CodonTransitioned in Detail

The CodonTransitioned event handles most state changes. It carries the from and to states, plus any metadata required for the transition. For example, you can't transition to running without a claudeSessionId, or to completed without a checkpointSha.

Text

{
  type: "CodonTransitioned";
  data: {
    runId: RunId;
    codonId: CodonId;
    from: CodonStatus;      // Current state
    to: CodonStatus;        // Target state
    metadata?: {
      // For starting → initializing
      claudePid?: number;
      claudeLogPath?: string;
      previousSessionId?: SessionId;
 
      // For initializing → running
      claudeSessionId?: SessionId;
 
      // For any → failed
      exitCode?: number;
      failureReason?: FailureReason;
      failedDuring?: CodonStatus;
 
      // For any → skipped
      skippedDuring?: CodonStatus;
 
      // For → completed
      resultMessageReceived?: boolean;
      checkpointSha?: string;
    };
  };
}

The state manager validates this required metadata using type guards:

Text

// From state-transition-guards.ts
function validateTransitionMetadata(to: CodonStatus, metadata: unknown): void {
  switch (to) {
    case "initializing":
      // Requires claudePid, claudeLogPath
      if (!hasInitializingMetadata(metadata)) throw new MetadataValidationError(...);
      break;
    case "running":
      // Requires claudeSessionId
      if (!hasRunningMetadata(metadata)) throw new MetadataValidationError(...);
      break;
    case "completed":
      // Requires checkpointSha
      if (!hasCompletedMetadata(metadata)) throw new MetadataValidationError(...);
      break;
    case "failed":
      // Requires exitCode, failureReason, failedDuring
      if (!hasFailedMetadata(metadata)) throw new MetadataValidationError(...);
      break;
    case "skipped":
      // Requires skippedDuring
      if (!hasSkippedMetadata(metadata)) throw new MetadataValidationError(...);
      break;
  }
}

The Fire-and-Forget Pattern

Here's something that might surprise you: state transitions are asynchronous and queued. When you call stateManager.transition(), it returns immediately—the transition gets queued and processed in the background.

Fire-and-Forget Pattern

Why Use This Pattern?

This queue-based approach solves several problems:

Non-blocking: The runtime doesn't block on disk writes during hot paths.
Ordered Execution: Events are processed in the order they were emitted, guaranteeing sequence.
Race Condition Prevention: Only one transition processes at a time.
Crash Safety: Each transition is persisted before the next one starts.

Text

// From state-manager.ts
private transitionQueue: StateTransition[] = [];
private isProcessing = false;
 
// Public API - fire and forget!
transition(event: StateTransition): void {
  this.transitionQueue.push(event);
  this.processQueue(); // Don't await - let it run
}
 
private async processQueue(): Promise<void> {
  if (this.isProcessing) return;
 
  this.isProcessing = true;
  while (this.transitionQueue.length > 0) {
    const event = this.transitionQueue.shift();
    // Validate, apply, persist...
    await this.save();
  }
  this.isProcessing = false;
}

Eventual Consistency: State is eventually consistent. If you call getState() immediately after transition(), you might not see the change yet. Use event listeners to react to state changes as they are applied.

Cost Tracking

Cost tracking uses the same event system and can be handled in two ways.
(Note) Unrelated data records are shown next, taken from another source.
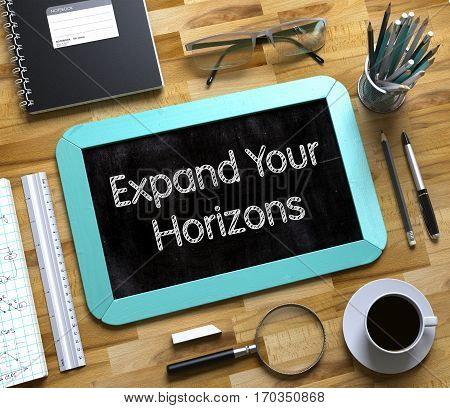 Expand Your Horizons - Text on Small Chalkboard.Expand Your Horizons Handwritten on Small Chalkboard. 3d Rendering.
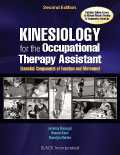 Kinesiology for the Occupational Therapy Assistant, 2E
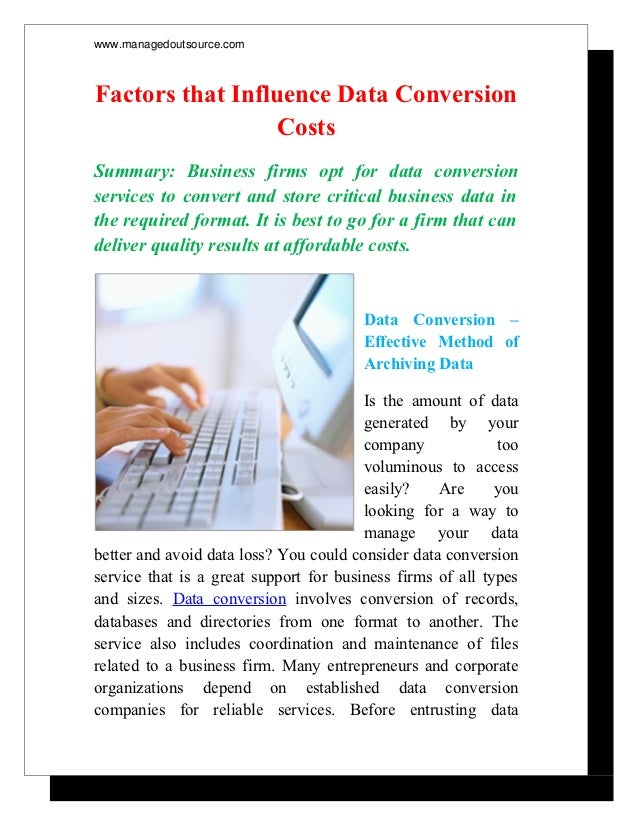 www.managedoutsource.comFactors that Influence Data Conversion                  CostsSummary: Business firms opt for data ...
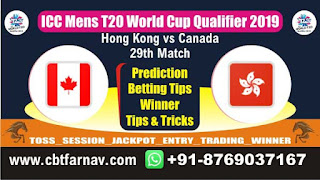 WC T20 Qualifier CAN vs HK 29th Today Match Prediction T20 World Cup Qualifier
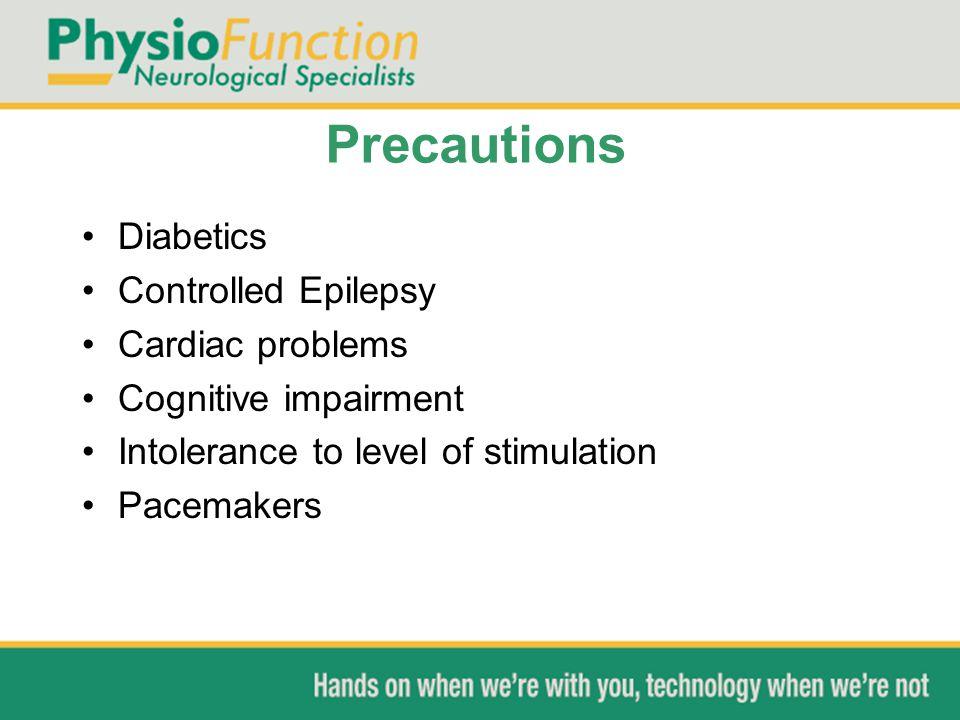 Precautions Diabetics Controlled Epilepsy Cardiac problems Cognitive impairment Intolerance to level of stimulation Pacemakers
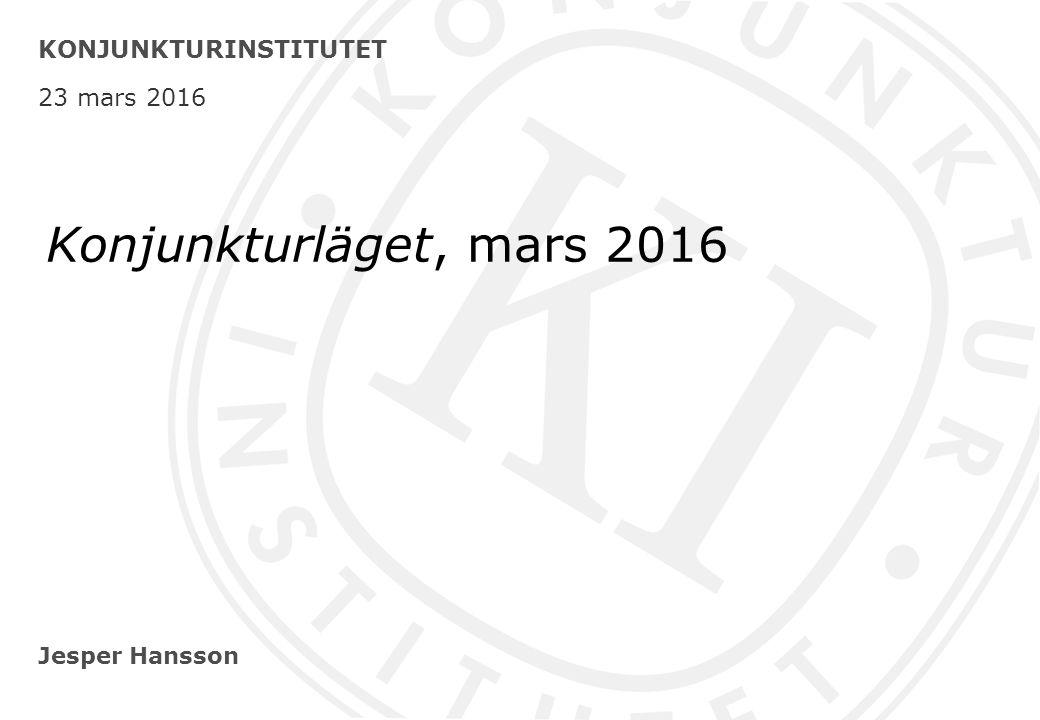 Jesper Hansson KONJUNKTURINSTITUTET 23 mars 2016 Konjunkturläget, mars 2016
Setting Absolute Costs: `CostsUpdated`

This event sets the total cost to a specific value.

Text

stateManager.transition({
  type: "CostsUpdated",
  data: {
    runId,
    codonId,
    cost: 0.0234,      // New total
    tokens: { inputTokens: 1500, outputTokens: 800, ... }
  }
});

Incrementing Costs: `CostsIncremented`

This event adds a delta to the current cost. This approach is more resilient to race conditions, as it doesn't require knowing the current total.

Text

stateManager.transition({
  type: "CostsIncremented",
  data: {
    runId,
    codonId,
    costDelta: 0.0012,  // Amount to add
    tokensDelta: { inputTokens: 100, outputTokens: 50, ... }
  }
});

For performance, the state manager maintains an in-memory cache for fast cost queries.

Text

private costCache = {
  total: 0,
  currentRun: 0,
  lastUpdated: null
};
 
getCurrentRunCost(): number {
  return this.costCache.currentRun;
}
 
getTotalCost(): number {
  return this.costCache.total;
}

Sentinel State Integration

Sentinels don't have their own state machine; their state is embedded within the codon. Each sentinel tracks its activity during the codon's lifetime.

Text

interface SentinelState {
  id: string;
  model: string;
  loadedAt: string;
  unloadedAt?: string;
  llmCallCount: number;
  failedLLMCalls: number;
  totalCost: number;
  status: "active" | "unloaded";
  unloadReason?: "codon-complete" | "fatal-error" | "consecutive-failures";
}

While a codon is running, sentinel states are stored in codon.sentinels.loaded. When the codon reaches a terminal state, this field is renamed to codon.sentinels.executed. This rename acts as a clear signal to any subscribers that all sentinel activity is final and no further updates will occur.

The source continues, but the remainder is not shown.